Investment Philosophy Draft: Long-Term Cash Flow, Volatility, and Concentration

Not a finished manifesto, but a first draft of personal investment principles to revise over time

Written: 2025-01-01 · Investment philosophy memo · Naver Blog

Investment decisions are your own responsibility. This material is research and is not a recommendation to buy or sell.

0. Bottom line first

Building an investment philosophy is not easy, but simply organizing my current principles and direction is meaningful. Even if it is not perfect, I plan to record what matters now and revise it over time.

Draft investment philosophyPrinciples to record and keep revising
Long-term goalIncrease future cash flow after retirement
Volatility responseControl emotion through research and conviction
ConcentrationLow PBR band and high probability of realization
Crisis judgmentReview management’s past responses
Select good industries and good managers to grow future cash flow.

1. Set the long-term goal

The purpose of investing is not short-term cash flow, but increasing future cash flow after retirement.

Over the long term, I want to look toward the point when I receive pension income, focus on assets with sustainable advantages, and invest without being shaken by volatility. In particular, I want to invest where assets can grow and select good industries and managers.

Interpretation: My goal is not near-term price movement. It is to hold assets that can increase future cash flow over time.

2. Endure volatility

Market volatility is unavoidable. As the saying goes, stocks move from those who cannot endure volatility to those who can.

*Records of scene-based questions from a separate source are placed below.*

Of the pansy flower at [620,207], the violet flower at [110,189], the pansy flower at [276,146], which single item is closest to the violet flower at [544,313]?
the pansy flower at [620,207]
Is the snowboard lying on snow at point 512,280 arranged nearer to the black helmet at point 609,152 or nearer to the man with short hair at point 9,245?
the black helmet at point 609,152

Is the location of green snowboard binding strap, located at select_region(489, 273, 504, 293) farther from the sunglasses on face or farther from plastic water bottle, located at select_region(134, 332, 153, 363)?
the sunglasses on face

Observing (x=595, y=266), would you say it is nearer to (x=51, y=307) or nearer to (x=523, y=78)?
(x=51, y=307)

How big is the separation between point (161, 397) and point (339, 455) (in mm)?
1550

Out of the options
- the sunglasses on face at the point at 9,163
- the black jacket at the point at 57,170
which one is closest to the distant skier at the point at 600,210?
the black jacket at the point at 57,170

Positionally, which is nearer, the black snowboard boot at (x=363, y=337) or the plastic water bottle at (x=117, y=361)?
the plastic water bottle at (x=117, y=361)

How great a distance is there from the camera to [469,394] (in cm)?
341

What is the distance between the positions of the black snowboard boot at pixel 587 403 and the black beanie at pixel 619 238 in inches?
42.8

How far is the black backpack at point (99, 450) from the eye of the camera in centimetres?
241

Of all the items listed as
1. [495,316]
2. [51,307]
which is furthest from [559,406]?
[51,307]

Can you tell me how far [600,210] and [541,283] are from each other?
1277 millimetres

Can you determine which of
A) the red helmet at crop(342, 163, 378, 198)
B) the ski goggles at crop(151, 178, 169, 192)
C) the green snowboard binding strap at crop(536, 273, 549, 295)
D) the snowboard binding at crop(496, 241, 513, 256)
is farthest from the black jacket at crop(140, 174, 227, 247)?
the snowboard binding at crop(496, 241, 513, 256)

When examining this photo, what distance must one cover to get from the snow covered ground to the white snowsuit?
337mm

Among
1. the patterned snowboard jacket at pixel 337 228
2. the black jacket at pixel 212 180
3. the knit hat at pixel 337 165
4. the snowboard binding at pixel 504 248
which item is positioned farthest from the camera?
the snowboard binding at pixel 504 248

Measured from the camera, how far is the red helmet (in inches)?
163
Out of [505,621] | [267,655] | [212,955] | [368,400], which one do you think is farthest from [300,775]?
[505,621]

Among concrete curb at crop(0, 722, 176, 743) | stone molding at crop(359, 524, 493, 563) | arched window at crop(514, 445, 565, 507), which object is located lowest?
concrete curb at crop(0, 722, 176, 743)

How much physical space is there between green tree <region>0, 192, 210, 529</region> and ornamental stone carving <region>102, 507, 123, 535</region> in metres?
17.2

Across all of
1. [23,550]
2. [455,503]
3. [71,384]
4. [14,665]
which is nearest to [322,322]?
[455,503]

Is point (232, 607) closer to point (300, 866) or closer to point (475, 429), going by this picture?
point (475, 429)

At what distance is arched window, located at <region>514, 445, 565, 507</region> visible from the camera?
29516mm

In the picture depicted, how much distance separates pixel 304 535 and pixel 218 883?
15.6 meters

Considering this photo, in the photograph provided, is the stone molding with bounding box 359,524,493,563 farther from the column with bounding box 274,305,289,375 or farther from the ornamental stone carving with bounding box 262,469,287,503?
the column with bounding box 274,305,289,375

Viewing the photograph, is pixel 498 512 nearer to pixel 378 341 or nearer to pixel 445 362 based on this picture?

I want to practice investing that does not shake, based on thorough research and conviction in the company.

Rally

Check when it feels good

When a stock rises sharply and I feel good, I revisit the original investment idea.

Idea

Review further growth

I check whether there is additional future growth or a realizable idea.

Alternatives

Compare undervalued assets

I also check whether assets such as government bonds, gold, or dividend stocks are deeply undervalued.

At that point I should ask myself: “If there are many undervalued assets available, does it still make sense to keep concentrating in this stock?”

3. Concentrated investing and crisis response

Concentrated investing should be limited to companies near the bottom of their PBR band and companies where I judge future change to be at least 95% likely to materialize.

I analyze how a company handled past crises and use management’s decision-making in those moments as an important criterion. I also look carefully at companies that outperform on the chart during market crisis periods.

Interpretation: In a crisis, many companies’ share prices can move into oversold territory, so there may be cases where valuation matters somewhat less than usual. Crisis response and management judgment become more important.

4. Execution checklist

  • Confirm that the purpose of investing is increasing future cash flow.
  • Evaluate both the industry quality and the quality of management.
  • When a stock rises sharply, revisit the original investment idea.
  • Compare whether alternatives such as government bonds, gold, or dividend stocks are undervalued.
  • Limit concentrated investing to cases that pass the low PBR band and 95% realization-probability standards.
  • Review how management made decisions during past crises.